Wow. . . it's been a realllllly long time since I have posted on this site. So many things have happened, I don't know where to begin- so I will just start with now. This weekend I leave to begin my sophmore year of college. I greet this challenge with mixed feelings. On one hand, I am excited beyond description at the possibilites that a new year may hold and the new opportunities that is will (hopefully) bring. I have missed my friends there so much- all of the random, amazing times that we have had. :) It makes me smile to remember them.
But i am also scared.
Of what, i am not entirely sure. Maybe of failure- my mother has had numerous conversations with me over the last few months of how "great" my intellect is and how i am not using it to its full potential. . . i don't believe her. I am not that smart, she's just my mom and can tell me that ;) Maybe i am scared of the unknown- of not knowing how one decision will affect my future and if i make the wrong one, how the consequences of my actions will cause me to fail. Maybe i am scared of not being. . .enough. I don't know, but i certainly do know that i feel differently about this year than i did about the last.
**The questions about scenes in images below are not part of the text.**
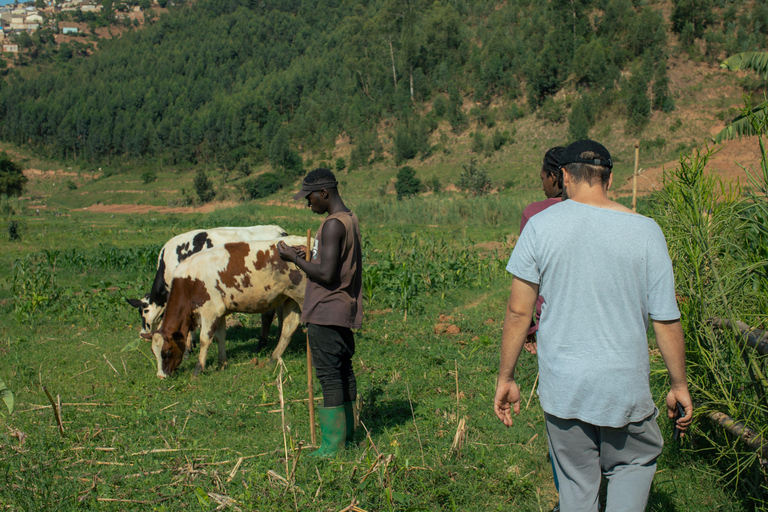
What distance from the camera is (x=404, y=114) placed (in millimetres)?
69000

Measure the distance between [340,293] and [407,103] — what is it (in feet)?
227

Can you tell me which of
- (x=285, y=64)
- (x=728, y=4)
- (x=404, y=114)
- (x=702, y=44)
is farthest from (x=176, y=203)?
(x=285, y=64)

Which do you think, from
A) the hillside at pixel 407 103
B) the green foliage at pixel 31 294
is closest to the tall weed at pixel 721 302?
the green foliage at pixel 31 294

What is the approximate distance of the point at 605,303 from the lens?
8.47 feet

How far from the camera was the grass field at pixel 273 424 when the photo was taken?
3.98 meters

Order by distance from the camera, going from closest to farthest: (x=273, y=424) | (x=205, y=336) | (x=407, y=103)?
(x=273, y=424), (x=205, y=336), (x=407, y=103)

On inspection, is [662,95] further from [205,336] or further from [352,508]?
[352,508]

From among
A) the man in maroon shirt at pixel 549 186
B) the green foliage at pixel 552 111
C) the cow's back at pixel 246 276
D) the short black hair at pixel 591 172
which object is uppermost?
the green foliage at pixel 552 111

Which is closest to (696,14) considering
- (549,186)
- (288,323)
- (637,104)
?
(637,104)

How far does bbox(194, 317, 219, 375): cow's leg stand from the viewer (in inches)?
296

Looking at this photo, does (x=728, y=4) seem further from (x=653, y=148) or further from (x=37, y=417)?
(x=37, y=417)

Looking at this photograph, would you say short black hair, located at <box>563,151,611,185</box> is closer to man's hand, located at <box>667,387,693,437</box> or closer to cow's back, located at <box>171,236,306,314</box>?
man's hand, located at <box>667,387,693,437</box>

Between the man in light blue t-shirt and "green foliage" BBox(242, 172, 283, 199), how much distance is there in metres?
62.0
Haha- last year. . . wow, that seems like a lifetime ago in some respects. Things were so different then. Comparing myself last year to the person I am now is definately eye-opening contemplation. So many things have happened and i have learned much from all of the experiences God has seen fit to give me.
Wow. . .rabbit trail! Anyway, it's been good to get some of my feelings out there- and if you read through this whole thing, im sorry. :) If you think of me, keep me in your prayers- i will definatly need them.